▸ Selected text
Hendrikova was devoted to the Romanov family and followed them into exile after the Russian Revolution of 1917, going with them first to Tobolsk and later to Ekaterinburg, even though she was worried about her own family.

Hendrikova's sister Alexandra Balashova, nicknamed "Inotchka," was ill with tuberculosis. "The two sisters were all the world to each other," wrote her fellow lady in waiting, Baroness Sophie von Buxhoeveden, recalling how Hendrikova's "dark eyes glowed" when she heard news about her sister. "And it was from Inotchka's bedside that Nastenka had rushed back to Tsarskoe Selo on the news of the revolution to join the empress in her danger. Now she seldom had news."

Buxhoeveden thought Hendrikova was aware of the danger that she was in. Hendrikova had "so fixed her thoughts on approaching death that it had no terror for her," Buxhoeveden wrote in her memoirs. "She was very pretty and looked younger than her twenty-eight years, but she welcomed the thought of death, so weary had she become of life and so much detached from earthly interests. I felt her drifting away to higher planes."

Hendrikova was forcibly separated by the Bolsheviks from the Romanov family at Ekaterinburg and imprisoned in Perm for some months.

===Account of death===
On 4 September 1918, Hendrikova and Schneider were taken from their prison cell and led to the prison office along with Aleksei Volkov, a sixty-year-old valet in the household of the Tsar. They were joined by eight other prisoners, including the chambermaid from the house where Grand Duke Michael Alexandrovich of Russia had lived. They had an escort of twenty-two guards, none of them Russian.

Volkov, who later escaped, recalled that when he asked a guard where they were being taken, he was told they were being taken "to the house of arrest." Hendrikova, who had been in the washroom, asked a guard the same question when she came out. She was told they were being taken "to the central prison." Hendrikova asked him, "and from there?" The guard replied, "Well! to Moscow." Hendrikova repeated this conversation to her fellow prisoners and made the sign of the cross with her fingers. Volkov took her gesture to mean "they will not shoot us."

▸ Extracted material

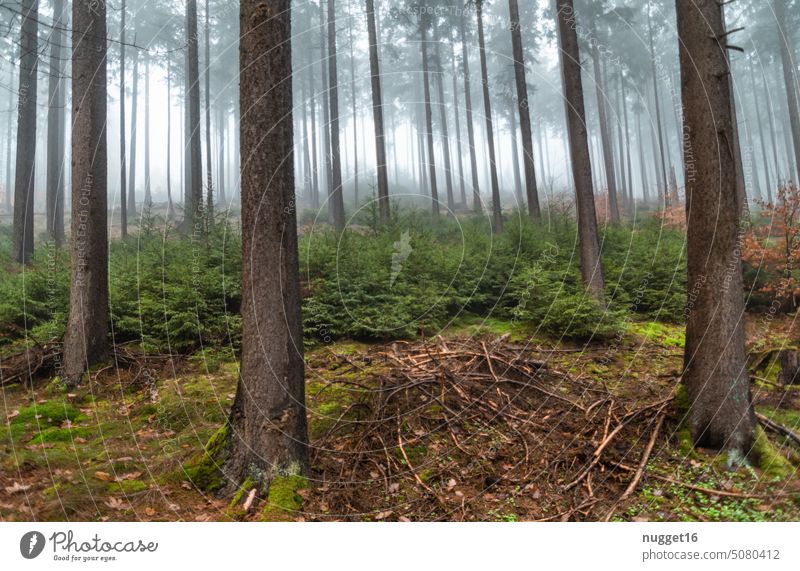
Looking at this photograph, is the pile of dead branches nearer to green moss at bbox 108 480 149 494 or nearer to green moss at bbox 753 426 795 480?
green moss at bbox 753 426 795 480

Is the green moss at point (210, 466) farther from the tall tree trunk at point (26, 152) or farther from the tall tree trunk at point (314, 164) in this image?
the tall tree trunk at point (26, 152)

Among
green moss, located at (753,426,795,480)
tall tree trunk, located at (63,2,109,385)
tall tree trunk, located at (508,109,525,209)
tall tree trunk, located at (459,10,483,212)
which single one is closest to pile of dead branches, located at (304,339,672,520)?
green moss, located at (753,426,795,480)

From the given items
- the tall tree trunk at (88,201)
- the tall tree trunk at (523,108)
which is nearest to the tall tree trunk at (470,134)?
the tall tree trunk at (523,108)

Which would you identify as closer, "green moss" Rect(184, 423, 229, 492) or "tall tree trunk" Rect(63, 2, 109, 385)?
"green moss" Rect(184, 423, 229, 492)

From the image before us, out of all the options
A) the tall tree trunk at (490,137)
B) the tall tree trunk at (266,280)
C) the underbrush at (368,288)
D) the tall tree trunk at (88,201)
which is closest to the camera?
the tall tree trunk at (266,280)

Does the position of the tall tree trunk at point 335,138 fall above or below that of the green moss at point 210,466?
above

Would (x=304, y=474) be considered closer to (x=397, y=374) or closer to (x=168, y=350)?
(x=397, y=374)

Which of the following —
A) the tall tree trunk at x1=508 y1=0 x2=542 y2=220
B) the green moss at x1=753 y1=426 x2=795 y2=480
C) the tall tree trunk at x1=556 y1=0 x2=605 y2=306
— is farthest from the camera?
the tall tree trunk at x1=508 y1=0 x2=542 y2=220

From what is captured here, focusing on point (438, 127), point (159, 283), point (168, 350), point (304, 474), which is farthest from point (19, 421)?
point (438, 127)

▸ Problem 1
In the passage on Hendrikova, how many guards escorted the prisoners on 4 September 1918?
▸ Problem 2
Reproduce the passage on Hendrikova starting at "Buxhoeveden thought Hendrikova" and ending at "for some months.".

▸ Task solution 1
Twenty-two guards, none of them Russian.

▸ Task solution 2
Buxhoeveden thought Hendrikova was aware of the danger that she was in. Hendrikova had "so fixed her thoughts on approaching death that it had no terror for her," Buxhoeveden wrote in her memoirs. "She was very pretty and looked younger than her twenty-eight years, but she welcomed the thought of death, so weary had she become of life and so much detached from earthly interests. I felt her drifting away to higher planes."

Hendrikova was forcibly separated by the Bolsheviks from the Romanov family at Ekaterinburg and imprisoned in Perm for some months.